To start out with, thank you seems so weak in nature; for how can one say a simple thank you to someone who has given them the opportunity to better their life. When I received my scholarship award from Alice Lloyd College, I can’t begin to explain how much it meant to me. I grew up in a household where the common saying is, “We are here to learn while bettering our lives and the lives of others.” With this scholarship, I knew that I would be able to succeed. Success has never been an option. However, sometimes life throws us a curve ball. We have to do what it takes to help our family, and we have to look to the future for even better tomorrows.
I recognize that each tomorrow is a gift. As Kevin Conroy said, “Everyone is handed adversity in life. No one’s journey is easy. It is how they handle it that makes people unique.” To be honest, I had no idea what true adversity was until I had to face it. At an early age, I began to notice that my mom was losing her hair. She was very tired, and often she had to go to the doctor. Soon I found out that Mom had cancer. The reason I had no idea was because Mom is the strongest person I know. She continued to go to work until she just couldn’t. Through God’s grace, Mom had surgery and treatments, and she was cured and returned to her passion – being a teacher. After that, I knew that she could face anything, that we could face anything together.
Little did we know that we would get the chance to put our strength to the test once again. Eight years ago, my dad collapsed at work. We received a phone call telling us that we needed to come and get him because he had a headache. When we arrived, he couldn’t walk so Mom took him straight to the hospital. The hospital told us that he had to go immediately to the University of Kentucky Hospital because he had had a subarachnoid brain hemorrhage. He would spend the next fourteen days being confined to a hospital bed. He tried to return to work until the neurologist explained that there was nothing they could do. Dad now suffers from partial paralysis, short term memory loss, anxiety, and depression, but he is a walking, talking miracle. Since Dad can no longer drive, we have learned to adjust our schedules accordingly to make things work, for we know how fortunate we are. We are blessed beyond measure; the doctors said that only ten percent of the people who suffer from a subarachnoid brain hemorrhage like Dad’s live. He now sees a family doctor, a neurologist, a counselor, a psychiatrist, a cardiologist, and a pulmonologist once a month. My Nina sits with him while my momma works and I go to school. With that being said, we still have him, and we are so thankful. We have just had to pitch in more, and I don’t mind one bit. I have been very fortunate to live in a home with both of my parents where I am cherished, loved, and supported.
Now that it is very important to make every dollar count, I have tried to help my family financially. I have always been a caregiver for Dad with Mom, but now I have had to really step up. This is not something Mom has asked of me, but I know they need my help. Before the age of sixteen, I babysat every day after school until nine o’clock at night to make sure that we had money to pay our bills. My senior year, I got a job at an insurance company. When the year was finished, I began working at a local pharmacy where I was able to begin pursuing my dream.

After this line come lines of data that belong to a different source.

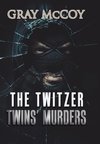 The Twitzer Twins' Murders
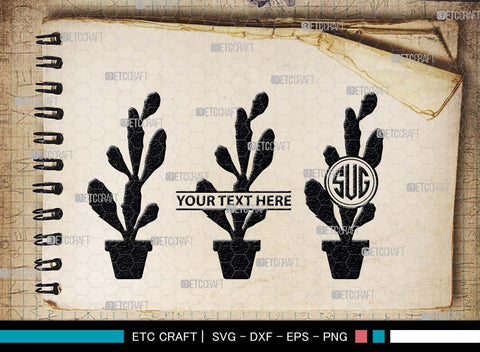 Cactus Monogram, Cactus Silhouette, Cactus SVG, Houseplant Svg, Succulent Svg, Prickly Pear Cactus Svg, Saguaro Svg, SB00487 SVG ETC Craft 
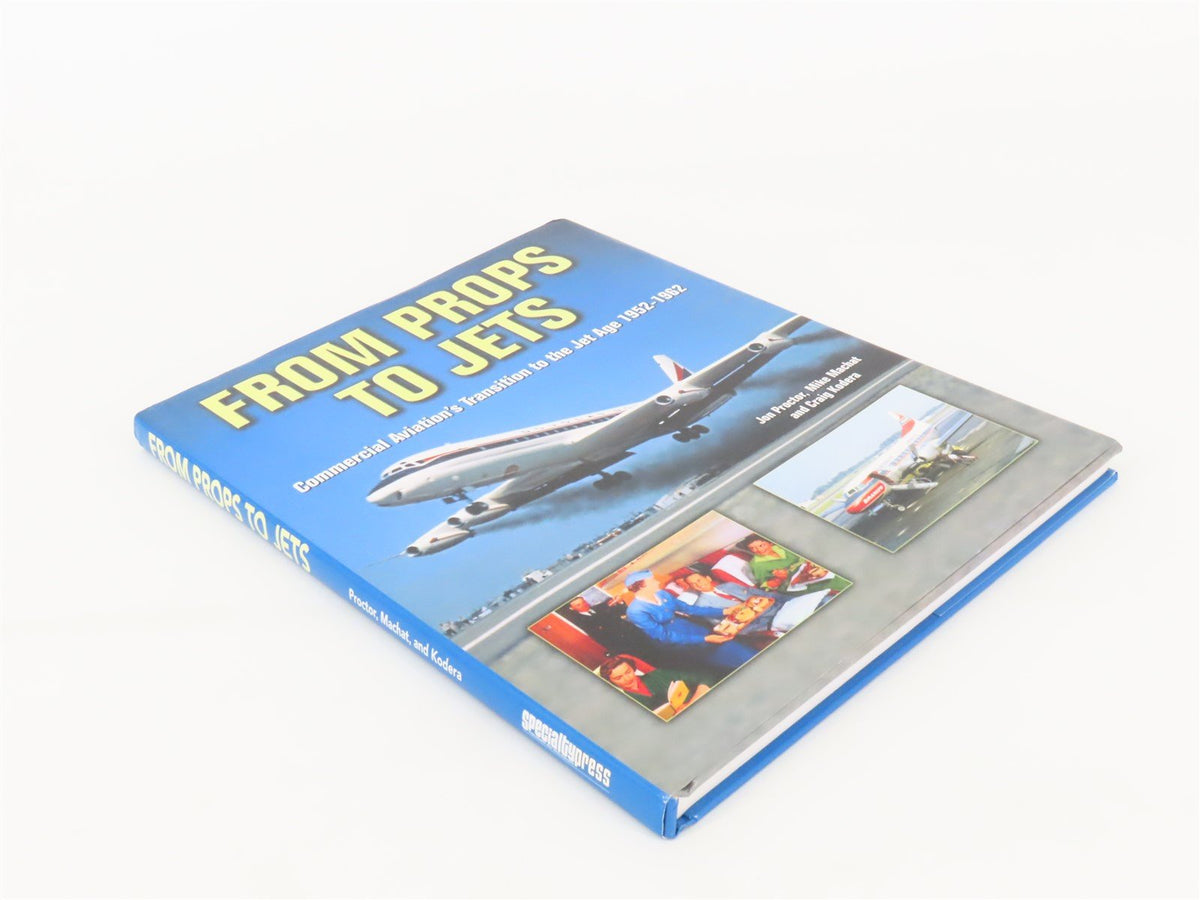 From Props to Jets by Proctor, Machat &amp; Kodera ©2010 HC Book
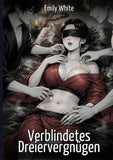 Verblindetes Dreiervergnügen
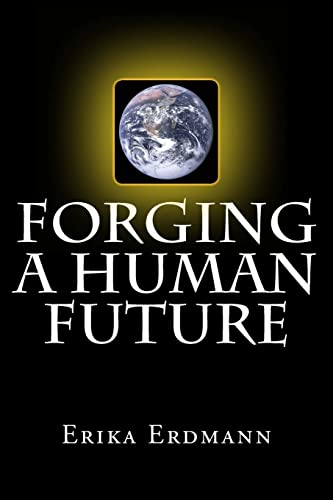 9780988129306: Forging a Human Future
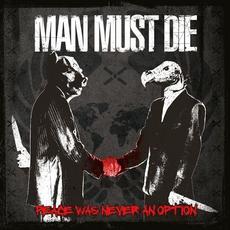 Peace Was Never an Option mp3 Album by Man Must Die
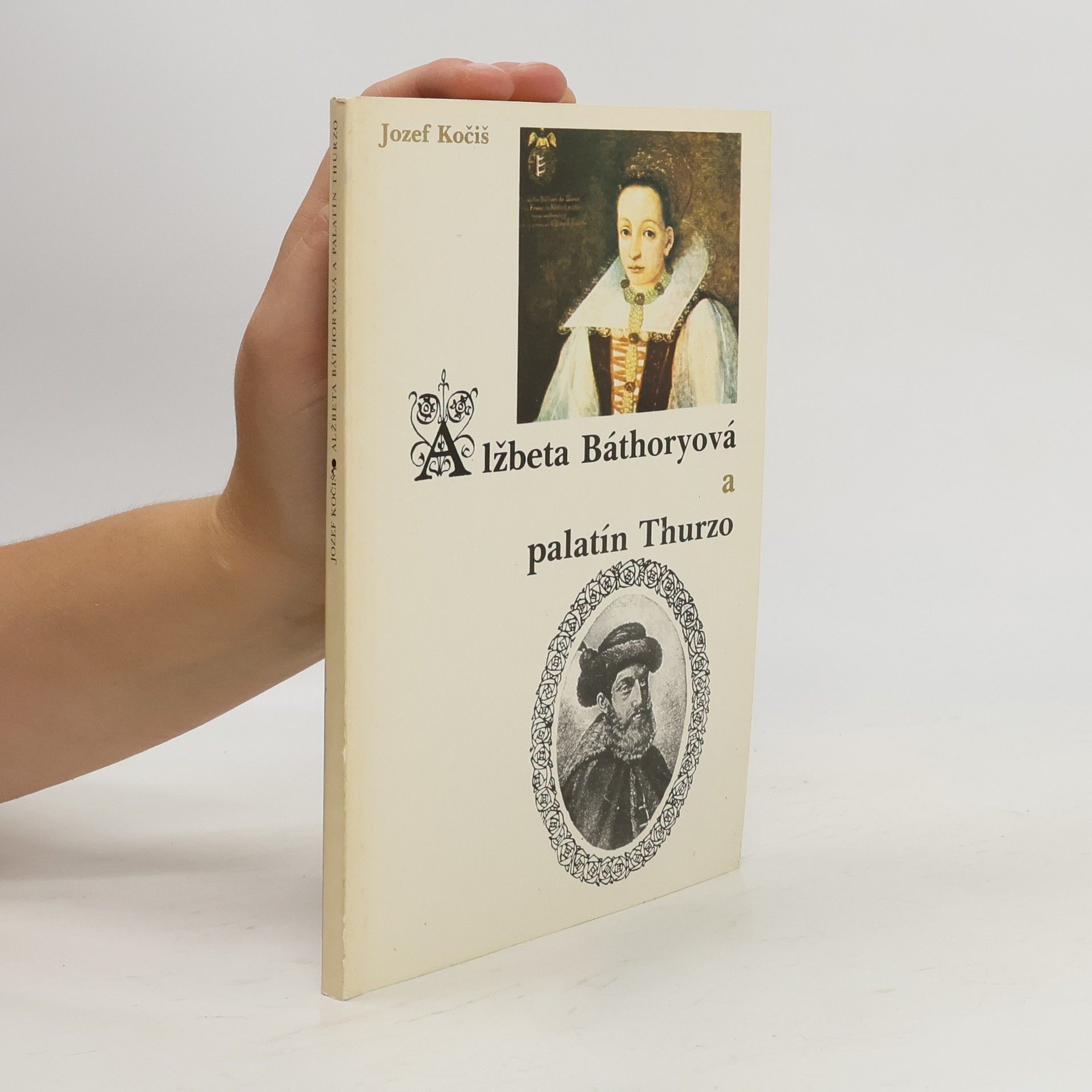 Alžběta Báthoryová a palatín Thurzo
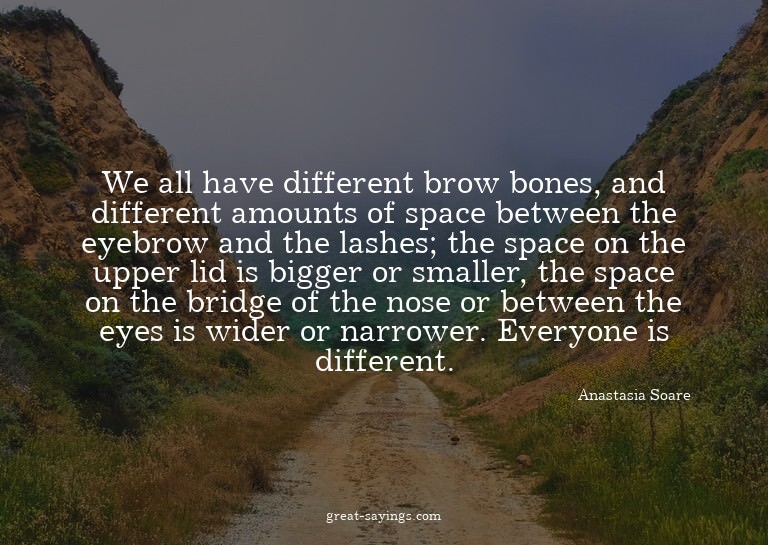 We all have different brow bones, and different amounts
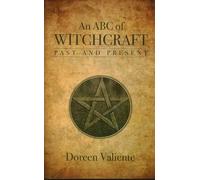 An ABC of Witchcraft Past and Present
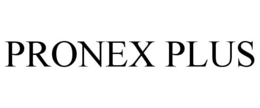 PRONEX PLUS trademark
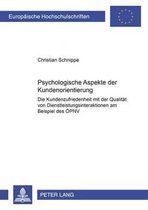 Europaeische Hochschulschriften / European University Studie- Psychologische Aspekte Der Kundenorientierung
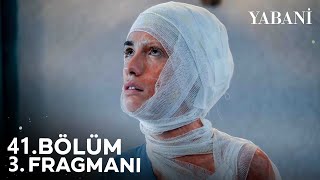 Yabani 41 Bölüm 3 Fragmanı [upl. by Dunston]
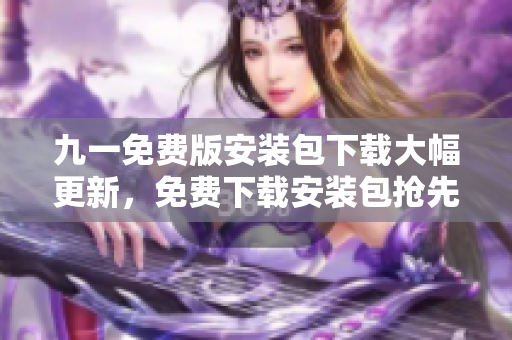 九一免費版安裝包下載大幅更新，免費下載安裝包搶先試玩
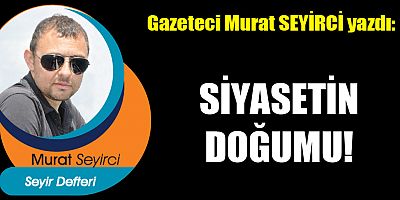 SİYASETİN DOĞUMU!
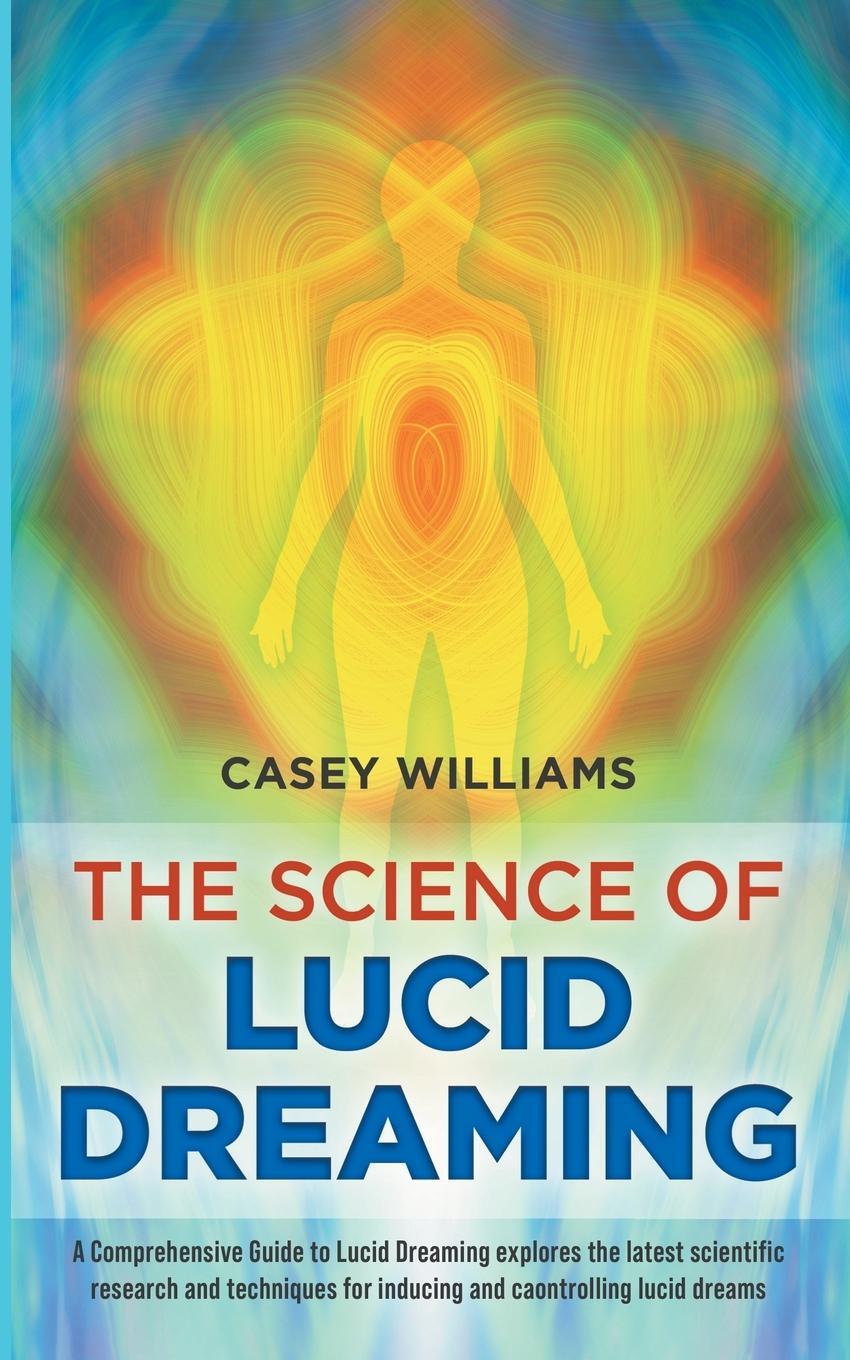 Cover: 9781961140035 | The Science of Lucid Dreaming | Casey Williams | Taschenbuch | 2023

Now my dream continues at Alice Lloyd College, where I currently am a freshman. I perform my work study in the registrar’s office. To be able to attend this college and work in such a Christian‐filled environment is a blessing by its own right, but to me, it is so much more. As a first‐year college student from London, Kentucky, I was nervous about leaving home. Thankfully, Alice Lloyd has become my second home. The staff here has embraced me and shown me that they, too, believe in me, something I will never forget or overlook. I know people say that they are grateful, but I owe so much to those who contribute to this institution. It is your generosity that has enabled me to make my dreams come true, to make a difference, and to look to even better tomorrows. Ms. Lloyd faced adversity, but that did not stop her from typing those donation request letters with one finger. I want to become a pharmacist and help people like my daddy. I want to make a difference, and I will. After finishing my four years here, I want to go to the University of Kentucky and finish my pharmacy degree.
The scholarship I have received will help me be able to become a pharmacist. ALC is permitting me to work a twenty‐hour week instead of the typical ten hours most students work. Any monies that I receive will help pay the remaining balance of my room, board and fees. I want to assure you that I won’t let you down, and I will give back to people of Appalachia. I know someone believed in me, so I will believe in the folks here that I hold so close to my heart. Few in their life have been as blessed as I. I have faced adversity, emerged stronger, and am ready to improve my life and lives of others. I definitely inherited my Mom’s strong will and my Dad’s determination to never give up on life. Thank you for your support and for allowing me to make a difference.